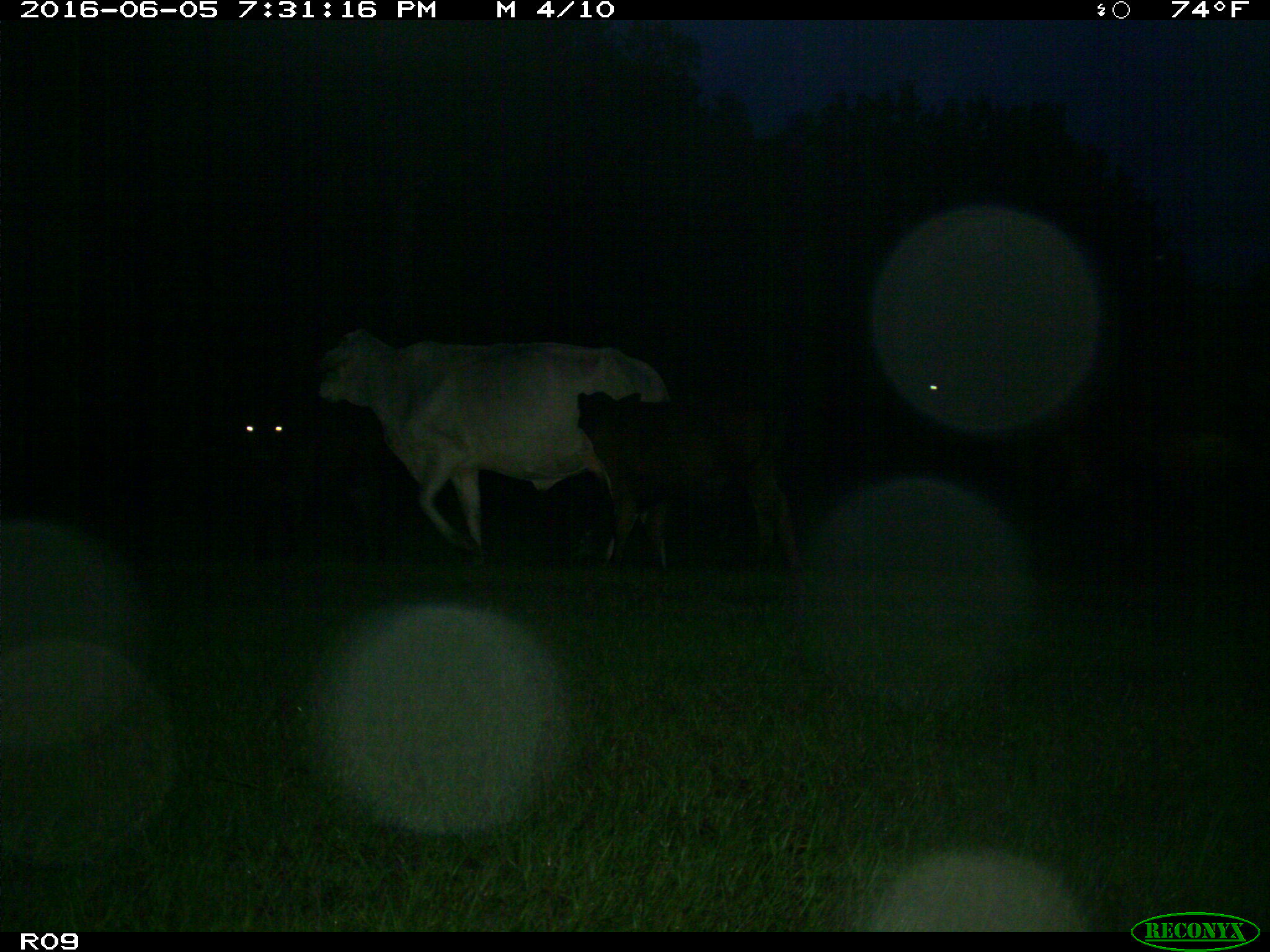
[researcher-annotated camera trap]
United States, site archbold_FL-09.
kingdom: Animalia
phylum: Chordata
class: Mammalia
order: Artiodactyla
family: Bovidae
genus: Bos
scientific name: Bos taurus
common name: domestic cow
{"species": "Bos taurus (domestic cow)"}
=-=-=-=-=
**Exercise goal**: Return the line where "phylum: Chordata" appears, then every line after it to the end of the listing, all exactly as written.

**Response area**:
phylum: Chordata
class: Mammalia
order: Artiodactyla
family: Bovidae
genus: Bos
scientific name: Bos taurus
common name: domestic cow
{"species": "Bos taurus (domestic cow)"}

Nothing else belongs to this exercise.